Optimal solutions would be able to prevent the declining health of adult corals already present on the reef. To this end, genome editing and probiotic treatments are examples of solutions under consideration. These methods hold water and should be further explored, but they present their own issues.
As in human cancer patients, stem cell therapy may be the ideal solution. Transplanting stem cells from a resilient coral to one more susceptible, would preserve adult corals already existing on the reef, maintain the genetic diversity, require less maintenance by conservationists and volunteers and maintain the reef structure which is so necessary for the entire ecosystem. So why haven’t we tried stem cell therapy on corals?
The problem is simple: we don’t know if corals have stem cells. Closely related animals (think anemones and jellyfish) have been shown to possess these regenerative cells, suggesting corals might, too.

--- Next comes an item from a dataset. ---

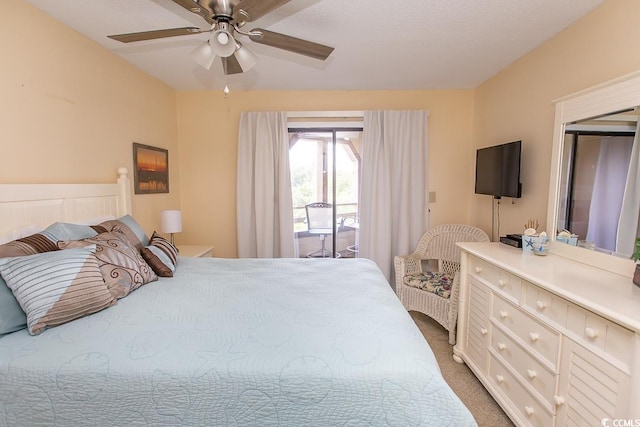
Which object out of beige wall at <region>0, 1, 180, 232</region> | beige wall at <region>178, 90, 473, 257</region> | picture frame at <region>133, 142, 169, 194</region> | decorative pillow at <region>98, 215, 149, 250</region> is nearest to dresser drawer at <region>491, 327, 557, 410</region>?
beige wall at <region>178, 90, 473, 257</region>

Testing this is no simple task, unfortunately. A common method of identifying stem cells in other animals is to use a fluorescent tag for common stem cell-associated markers, similar to how we detect antibodies. However, corals possess a wide range of natural fluorescent proteins, making it impossible to distinguish the stem cell markers. To overcome this, researchers at the University of Miami have identified a population of cells that exhibit many characteristics of stem cells across the animal kingdom. These small, structurally simple and rare cells show a gene expression signature similar to an unspecialized cell, which provides convincing evidence that these are indeed stem cells.
With this kernel of hope, the next stage of this research is addressing the logistics: How do we transplant stem cells, and which corals should act as the donors? Corals are essentially animals in rock-form, making classic needle-based injections a challenging mode of transplantation.
One avenue to explore is the application of short-term hydrogels. Commonly used as wound dressings in humans, hydrogels are an ideal substance for donor cell transfers, and act as a physical barrier against physical damage and infection.
The second factor to consider is which corals should serve as the donors. Just as our blood type determines from whom we can receive blood transfusions, there may be genetic compatibility factors that will need to be considered on top of resiliency to heat and other stressors. However, considering that many coral species are capable of growing and fusing together, the probability of successful transplantations seems high.
Despite the hurdles, this research should proceed. We are way past the luxury of questioning if human intervention is necessary or acceptable. According to greenhouse gas emission and temperature predictions by the Intergovernmental Panel on Climate Change, corals will face annual mass bleaching and mortality events by 2050. The current methods of coral conservation are simply not enough, and we need to be more effective in our efforts if we are going to save the coral reefs we rely upon and love. Stem cell therapy could be the answer.
Grace Snyder is a graduate student at the University of Miami Rosenstiel School of Marine, Atmospheric, and Earth Science, studying the capability of coral stem cell transplantations.